Q. and A.: Yong Zhao on Education and Authoritarianism in China

Published on NYT Sinosphere Blog, by DIDI KIRSTEN TATLOW, Sept 14, 2014.

Yong Zhao is professor of education, University of Oregon and author of “Who’s Afraid of the Big Bad Dragon: Why China Has the Best (and Worst) Education System in the World,” being published this week … //

… Following are excerpts from an interview with Mr. Zhao:

Q. You hav said that traditional Chinese education actively “harms” children. How?  

  • A. It basically ignores children’s uniqueness, interests and passion, which results in homogenization. It forces them to spend almost all the time preparing for tests, leaving little time for social and physical activities. It also places them under tremendous stress through intense competition, which can damage their confidence and lowers their self-esteem.

Q. Recently there has been a lot of attention, even envy, from Western nations regarding the Chinese education system, after Shanghai came first in PISA. Yet Chinese parents, educators and children say their system is failing. What’s going on?

### EXERCISE SET
- a) In the interview excerpt, at which university is Yong Zhao a professor of education?
- b) Copy all of the records that follow the interview excerpt line for line, leaving out the pictures.

### RECORDS FOR THIS EXERCISE
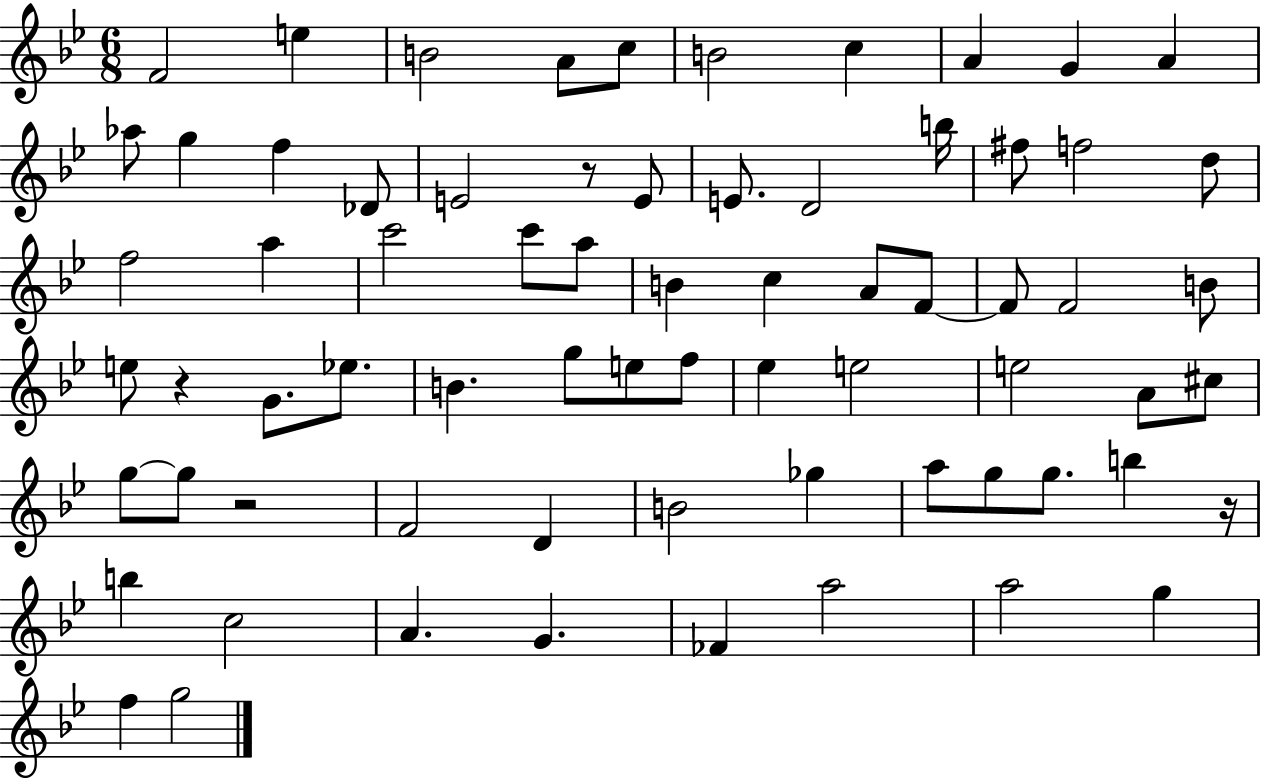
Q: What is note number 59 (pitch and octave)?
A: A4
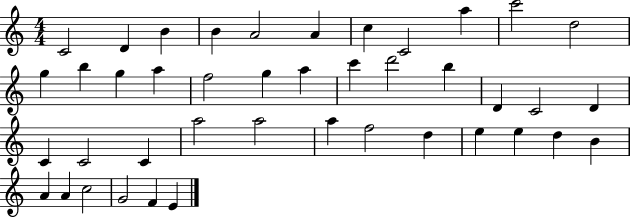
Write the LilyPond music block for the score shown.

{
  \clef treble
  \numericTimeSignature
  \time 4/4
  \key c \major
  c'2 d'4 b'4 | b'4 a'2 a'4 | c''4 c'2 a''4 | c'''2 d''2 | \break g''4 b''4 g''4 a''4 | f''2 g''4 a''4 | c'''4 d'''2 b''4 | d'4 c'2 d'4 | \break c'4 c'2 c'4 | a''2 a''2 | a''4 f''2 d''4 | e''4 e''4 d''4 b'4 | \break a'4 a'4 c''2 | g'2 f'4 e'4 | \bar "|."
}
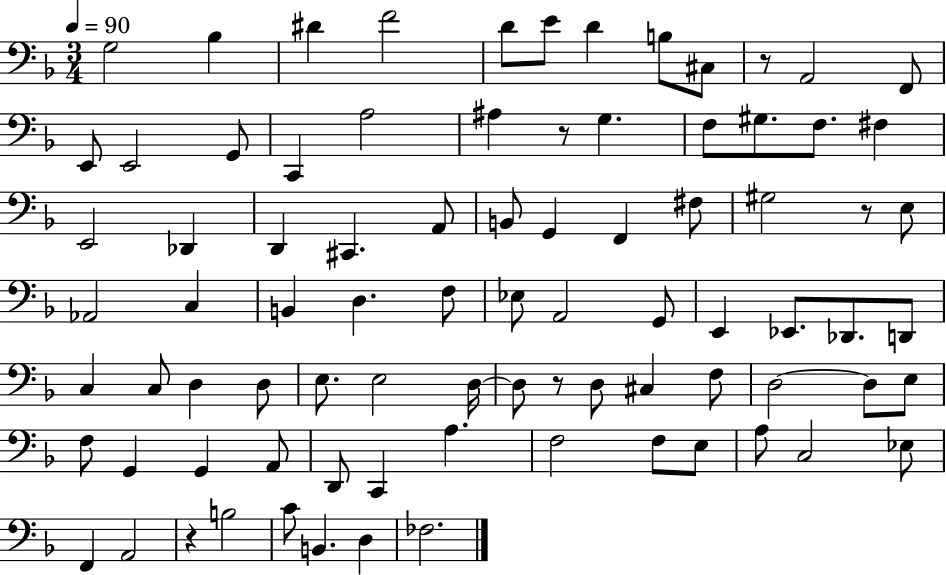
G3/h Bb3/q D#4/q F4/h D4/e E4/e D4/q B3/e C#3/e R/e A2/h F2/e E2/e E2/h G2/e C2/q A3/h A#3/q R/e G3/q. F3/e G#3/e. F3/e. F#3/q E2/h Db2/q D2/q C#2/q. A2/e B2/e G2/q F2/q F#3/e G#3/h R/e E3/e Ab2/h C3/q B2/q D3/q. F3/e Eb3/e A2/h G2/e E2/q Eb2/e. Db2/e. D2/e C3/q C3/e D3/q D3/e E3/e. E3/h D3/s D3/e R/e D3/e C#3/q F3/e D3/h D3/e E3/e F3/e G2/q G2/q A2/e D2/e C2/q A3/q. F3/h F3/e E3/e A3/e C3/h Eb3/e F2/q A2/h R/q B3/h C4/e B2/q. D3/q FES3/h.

### RESULTS OF THE TASKS
- a) The University of Oregon.

- b)
Q: What is note number 59 (pitch and octave)?
A: A4
Write the LilyPond music block for the score shown.

{
  \clef treble
  \numericTimeSignature
  \time 4/4
  \key c \major
  c'2 d'4 b'4 | b'4 a'2 a'4 | c''4 c'2 a''4 | c'''2 d''2 | \break g''4 b''4 g''4 a''4 | f''2 g''4 a''4 | c'''4 d'''2 b''4 | d'4 c'2 d'4 | \break c'4 c'2 c'4 | a''2 a''2 | a''4 f''2 d''4 | e''4 e''4 d''4 b'4 | \break a'4 a'4 c''2 | g'2 f'4 e'4 | \bar "|."
}
G3/h Bb3/q D#4/q F4/h D4/e E4/e D4/q B3/e C#3/e R/e A2/h F2/e E2/e E2/h G2/e C2/q A3/h A#3/q R/e G3/q. F3/e G#3/e. F3/e. F#3/q E2/h Db2/q D2/q C#2/q. A2/e B2/e G2/q F2/q F#3/e G#3/h R/e E3/e Ab2/h C3/q B2/q D3/q. F3/e Eb3/e A2/h G2/e E2/q Eb2/e. Db2/e. D2/e C3/q C3/e D3/q D3/e E3/e. E3/h D3/s D3/e R/e D3/e C#3/q F3/e D3/h D3/e E3/e F3/e G2/q G2/q A2/e D2/e C2/q A3/q. F3/h F3/e E3/e A3/e C3/h Eb3/e F2/q A2/h R/q B3/h C4/e B2/q. D3/q FES3/h.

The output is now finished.